A French version of the saker is the couleuvrine moyenne, meaning "middle sized", which was often used at sea. Venetian merchant ships often carried sakers to defend themselves from pirates, and similar cannons have been found on Spanish Armada wrecks.

In the New World, the Pilgrims removed the naval guns from the Mayflower for use in possible land engagements, which they installed in the fort that they built to protect their newly founded Plimoth Plantation from French, Spanish, and hostile Native Americans. The British installed six saker cannons in Castle William on Castle Island in 1644 when the first of many rebuilds and rearming over the centuries was conducted in order to control the approaches to Boston Harbor.

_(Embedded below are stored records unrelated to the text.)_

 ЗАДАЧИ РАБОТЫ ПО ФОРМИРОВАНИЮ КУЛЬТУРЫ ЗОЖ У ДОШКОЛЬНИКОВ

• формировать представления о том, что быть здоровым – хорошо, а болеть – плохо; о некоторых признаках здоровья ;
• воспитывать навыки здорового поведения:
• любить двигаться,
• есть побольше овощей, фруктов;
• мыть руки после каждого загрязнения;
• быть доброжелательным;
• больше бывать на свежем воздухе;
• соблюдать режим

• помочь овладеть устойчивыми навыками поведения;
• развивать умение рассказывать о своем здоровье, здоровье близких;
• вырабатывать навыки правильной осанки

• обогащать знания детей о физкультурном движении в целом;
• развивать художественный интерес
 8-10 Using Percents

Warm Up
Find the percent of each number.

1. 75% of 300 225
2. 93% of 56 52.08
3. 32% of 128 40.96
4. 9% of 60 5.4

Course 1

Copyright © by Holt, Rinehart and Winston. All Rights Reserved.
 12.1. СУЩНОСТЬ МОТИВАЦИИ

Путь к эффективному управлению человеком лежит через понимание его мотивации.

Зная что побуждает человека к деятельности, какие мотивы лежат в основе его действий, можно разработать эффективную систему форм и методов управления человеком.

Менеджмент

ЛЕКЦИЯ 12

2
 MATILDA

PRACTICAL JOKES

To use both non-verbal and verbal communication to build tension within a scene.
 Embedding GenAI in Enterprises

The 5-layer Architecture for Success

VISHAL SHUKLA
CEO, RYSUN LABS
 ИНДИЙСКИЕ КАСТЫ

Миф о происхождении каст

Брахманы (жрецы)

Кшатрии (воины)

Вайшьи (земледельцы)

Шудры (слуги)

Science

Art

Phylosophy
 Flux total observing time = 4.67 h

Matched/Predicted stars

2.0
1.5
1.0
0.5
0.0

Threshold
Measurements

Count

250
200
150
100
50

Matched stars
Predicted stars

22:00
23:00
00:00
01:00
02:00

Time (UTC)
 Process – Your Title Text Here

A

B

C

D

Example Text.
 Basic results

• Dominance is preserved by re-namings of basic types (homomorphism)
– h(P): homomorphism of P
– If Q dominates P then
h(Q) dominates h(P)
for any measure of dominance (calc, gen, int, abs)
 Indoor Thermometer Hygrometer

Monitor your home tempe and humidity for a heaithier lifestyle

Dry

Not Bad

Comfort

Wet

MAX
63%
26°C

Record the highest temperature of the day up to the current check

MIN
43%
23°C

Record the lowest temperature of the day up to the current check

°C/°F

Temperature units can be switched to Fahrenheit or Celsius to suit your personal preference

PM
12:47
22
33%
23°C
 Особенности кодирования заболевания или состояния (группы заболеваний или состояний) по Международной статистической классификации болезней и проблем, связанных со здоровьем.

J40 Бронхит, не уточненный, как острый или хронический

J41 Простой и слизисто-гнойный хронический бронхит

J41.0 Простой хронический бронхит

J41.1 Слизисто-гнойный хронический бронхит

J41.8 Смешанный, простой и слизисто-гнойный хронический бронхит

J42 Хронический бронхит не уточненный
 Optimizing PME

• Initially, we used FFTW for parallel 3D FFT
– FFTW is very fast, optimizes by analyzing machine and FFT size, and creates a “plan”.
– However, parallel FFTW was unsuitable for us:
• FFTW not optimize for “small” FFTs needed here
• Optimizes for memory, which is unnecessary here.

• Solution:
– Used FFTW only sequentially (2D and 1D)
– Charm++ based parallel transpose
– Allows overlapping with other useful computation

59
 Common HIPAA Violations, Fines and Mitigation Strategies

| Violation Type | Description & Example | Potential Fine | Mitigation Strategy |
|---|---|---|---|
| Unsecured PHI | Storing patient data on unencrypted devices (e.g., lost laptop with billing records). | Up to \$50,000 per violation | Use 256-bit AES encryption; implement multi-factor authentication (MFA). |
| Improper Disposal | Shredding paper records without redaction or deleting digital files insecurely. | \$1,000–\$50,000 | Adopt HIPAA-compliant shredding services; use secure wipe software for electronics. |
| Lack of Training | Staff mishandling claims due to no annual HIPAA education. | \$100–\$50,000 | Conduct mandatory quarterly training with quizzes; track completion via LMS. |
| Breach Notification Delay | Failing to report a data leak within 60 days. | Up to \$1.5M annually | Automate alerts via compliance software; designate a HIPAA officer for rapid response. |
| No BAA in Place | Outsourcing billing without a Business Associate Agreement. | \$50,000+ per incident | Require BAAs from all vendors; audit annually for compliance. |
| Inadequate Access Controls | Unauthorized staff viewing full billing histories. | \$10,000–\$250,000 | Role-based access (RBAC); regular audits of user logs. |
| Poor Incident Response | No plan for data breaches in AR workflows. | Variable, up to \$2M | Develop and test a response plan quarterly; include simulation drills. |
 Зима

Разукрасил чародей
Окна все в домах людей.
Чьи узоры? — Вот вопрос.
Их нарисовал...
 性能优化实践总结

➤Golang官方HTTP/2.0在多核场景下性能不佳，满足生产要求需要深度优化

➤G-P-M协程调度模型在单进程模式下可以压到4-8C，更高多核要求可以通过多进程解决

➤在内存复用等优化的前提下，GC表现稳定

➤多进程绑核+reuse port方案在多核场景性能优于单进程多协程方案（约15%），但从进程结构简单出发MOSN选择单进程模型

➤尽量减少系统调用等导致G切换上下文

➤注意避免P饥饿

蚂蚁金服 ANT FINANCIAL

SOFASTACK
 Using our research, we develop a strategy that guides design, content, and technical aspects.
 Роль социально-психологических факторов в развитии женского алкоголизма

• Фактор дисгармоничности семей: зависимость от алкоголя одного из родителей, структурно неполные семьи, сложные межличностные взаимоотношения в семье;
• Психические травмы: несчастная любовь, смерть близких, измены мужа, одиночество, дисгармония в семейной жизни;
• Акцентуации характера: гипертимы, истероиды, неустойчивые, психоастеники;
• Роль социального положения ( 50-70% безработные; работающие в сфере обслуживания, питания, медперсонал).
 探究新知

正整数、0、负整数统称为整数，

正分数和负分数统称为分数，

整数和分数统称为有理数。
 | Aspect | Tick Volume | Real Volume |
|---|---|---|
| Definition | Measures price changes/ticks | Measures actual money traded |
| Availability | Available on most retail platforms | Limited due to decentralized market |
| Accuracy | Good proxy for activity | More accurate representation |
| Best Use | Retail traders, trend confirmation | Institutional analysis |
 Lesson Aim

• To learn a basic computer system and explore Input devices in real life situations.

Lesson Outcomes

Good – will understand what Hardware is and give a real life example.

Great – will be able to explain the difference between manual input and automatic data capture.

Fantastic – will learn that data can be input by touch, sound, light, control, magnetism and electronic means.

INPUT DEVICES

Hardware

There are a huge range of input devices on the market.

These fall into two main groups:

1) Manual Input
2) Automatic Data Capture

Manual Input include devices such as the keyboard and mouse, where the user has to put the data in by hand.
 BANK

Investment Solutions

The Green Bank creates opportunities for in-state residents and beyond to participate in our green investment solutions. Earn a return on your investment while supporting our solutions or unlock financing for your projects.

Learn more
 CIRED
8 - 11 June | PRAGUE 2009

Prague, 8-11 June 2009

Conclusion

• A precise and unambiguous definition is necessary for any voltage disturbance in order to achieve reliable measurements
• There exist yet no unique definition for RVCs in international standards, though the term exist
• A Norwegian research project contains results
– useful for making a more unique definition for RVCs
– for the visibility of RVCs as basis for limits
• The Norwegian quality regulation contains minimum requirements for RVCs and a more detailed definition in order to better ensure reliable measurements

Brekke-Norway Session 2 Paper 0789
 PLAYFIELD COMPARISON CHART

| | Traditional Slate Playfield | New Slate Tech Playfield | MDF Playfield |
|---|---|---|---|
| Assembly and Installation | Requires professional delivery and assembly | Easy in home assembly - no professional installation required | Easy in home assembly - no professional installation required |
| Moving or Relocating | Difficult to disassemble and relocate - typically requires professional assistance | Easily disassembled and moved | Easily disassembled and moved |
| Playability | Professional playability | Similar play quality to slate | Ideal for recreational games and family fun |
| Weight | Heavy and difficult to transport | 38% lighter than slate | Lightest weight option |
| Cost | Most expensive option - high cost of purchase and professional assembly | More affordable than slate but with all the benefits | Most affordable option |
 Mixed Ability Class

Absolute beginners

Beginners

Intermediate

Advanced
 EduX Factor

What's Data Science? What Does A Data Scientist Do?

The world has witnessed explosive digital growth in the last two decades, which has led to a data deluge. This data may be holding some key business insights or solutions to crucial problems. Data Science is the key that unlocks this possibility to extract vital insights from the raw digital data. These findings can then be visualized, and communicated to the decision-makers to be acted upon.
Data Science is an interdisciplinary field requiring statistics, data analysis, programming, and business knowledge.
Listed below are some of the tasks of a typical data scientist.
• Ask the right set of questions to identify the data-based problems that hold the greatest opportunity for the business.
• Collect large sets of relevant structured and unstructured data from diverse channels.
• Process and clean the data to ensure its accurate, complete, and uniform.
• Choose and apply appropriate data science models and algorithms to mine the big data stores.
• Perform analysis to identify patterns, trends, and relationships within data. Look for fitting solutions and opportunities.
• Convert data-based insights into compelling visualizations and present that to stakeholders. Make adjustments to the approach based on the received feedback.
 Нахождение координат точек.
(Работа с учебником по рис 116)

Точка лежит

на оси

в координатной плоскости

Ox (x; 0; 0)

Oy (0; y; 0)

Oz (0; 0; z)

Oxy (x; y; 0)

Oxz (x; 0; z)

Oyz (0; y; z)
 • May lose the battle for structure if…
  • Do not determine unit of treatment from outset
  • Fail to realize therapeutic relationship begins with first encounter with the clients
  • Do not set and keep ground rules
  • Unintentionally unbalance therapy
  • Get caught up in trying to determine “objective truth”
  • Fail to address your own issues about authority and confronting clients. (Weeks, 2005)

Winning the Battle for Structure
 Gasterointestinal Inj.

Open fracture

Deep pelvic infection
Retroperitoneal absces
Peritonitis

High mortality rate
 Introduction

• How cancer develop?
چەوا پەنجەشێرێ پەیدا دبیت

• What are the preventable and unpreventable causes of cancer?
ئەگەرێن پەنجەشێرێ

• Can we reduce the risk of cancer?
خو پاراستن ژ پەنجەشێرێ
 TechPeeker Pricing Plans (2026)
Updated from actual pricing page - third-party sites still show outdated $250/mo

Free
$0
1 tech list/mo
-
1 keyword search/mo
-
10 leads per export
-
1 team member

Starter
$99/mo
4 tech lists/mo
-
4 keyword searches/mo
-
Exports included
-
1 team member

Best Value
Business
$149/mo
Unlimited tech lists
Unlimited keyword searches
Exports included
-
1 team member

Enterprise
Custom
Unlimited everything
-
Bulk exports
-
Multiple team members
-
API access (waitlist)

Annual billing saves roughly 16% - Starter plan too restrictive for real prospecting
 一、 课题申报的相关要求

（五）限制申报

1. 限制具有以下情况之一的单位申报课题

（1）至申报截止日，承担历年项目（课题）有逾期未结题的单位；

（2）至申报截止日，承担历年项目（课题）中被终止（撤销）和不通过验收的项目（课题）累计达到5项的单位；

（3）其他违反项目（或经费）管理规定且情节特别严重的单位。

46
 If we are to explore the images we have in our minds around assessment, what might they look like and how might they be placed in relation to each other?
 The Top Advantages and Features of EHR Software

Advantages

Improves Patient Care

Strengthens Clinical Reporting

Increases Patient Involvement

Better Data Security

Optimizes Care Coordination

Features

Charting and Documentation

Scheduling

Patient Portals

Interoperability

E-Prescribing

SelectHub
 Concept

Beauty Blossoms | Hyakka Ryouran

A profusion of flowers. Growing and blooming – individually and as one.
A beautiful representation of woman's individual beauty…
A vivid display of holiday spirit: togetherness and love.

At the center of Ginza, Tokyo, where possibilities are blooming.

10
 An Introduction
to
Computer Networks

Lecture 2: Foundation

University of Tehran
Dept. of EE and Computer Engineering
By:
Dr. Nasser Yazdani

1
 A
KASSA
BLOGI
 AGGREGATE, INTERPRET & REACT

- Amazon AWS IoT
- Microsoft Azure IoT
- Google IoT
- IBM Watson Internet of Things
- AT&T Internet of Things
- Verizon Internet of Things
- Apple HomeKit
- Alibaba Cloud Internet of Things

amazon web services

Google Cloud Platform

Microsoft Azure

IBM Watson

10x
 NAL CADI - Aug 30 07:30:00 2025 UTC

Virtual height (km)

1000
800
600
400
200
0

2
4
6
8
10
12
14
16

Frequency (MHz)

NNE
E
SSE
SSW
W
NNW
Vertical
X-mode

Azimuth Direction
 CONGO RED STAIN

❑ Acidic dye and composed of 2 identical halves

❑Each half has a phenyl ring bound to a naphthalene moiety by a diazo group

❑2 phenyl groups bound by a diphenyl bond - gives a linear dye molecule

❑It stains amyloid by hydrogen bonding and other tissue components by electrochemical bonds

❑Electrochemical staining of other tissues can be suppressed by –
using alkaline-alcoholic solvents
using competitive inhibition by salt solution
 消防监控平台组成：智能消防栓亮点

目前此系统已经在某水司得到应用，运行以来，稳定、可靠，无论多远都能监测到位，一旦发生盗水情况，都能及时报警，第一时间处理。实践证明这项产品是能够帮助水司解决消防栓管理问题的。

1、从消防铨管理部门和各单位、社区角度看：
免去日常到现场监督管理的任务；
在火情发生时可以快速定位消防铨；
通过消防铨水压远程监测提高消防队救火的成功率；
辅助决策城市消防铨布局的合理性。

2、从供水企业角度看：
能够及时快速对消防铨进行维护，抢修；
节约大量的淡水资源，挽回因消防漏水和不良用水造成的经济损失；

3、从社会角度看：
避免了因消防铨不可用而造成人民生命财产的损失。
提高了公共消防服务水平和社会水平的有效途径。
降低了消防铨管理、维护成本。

In Britain, Brigadier General Michael Richards was appointed Surveyor-General of the Ordnance in 1714 and he commissioned a Danish expert, Albert Borgard, to design a new artillery system. Borgard did away with the traditional nomenclature of culverins, sakers and minions, and devised a new system based on the weight of shot that each gun used, from 4 to 64 pounds. Although Borgard's gun designs were quickly superseded, the practice of naming ordnance by weight of shot persisted in Britain into the 20th century. The English saker became the 6-pounder smoothbore cannon. Other changes were as follows. The English minion became the 3-pounder, the English demi-culverin became the 8-pounder, the Spanish quart-canon became the 12-pounder, the English culverin became the 16-pounder, and the Spanish demi-canon became the 24-pounder.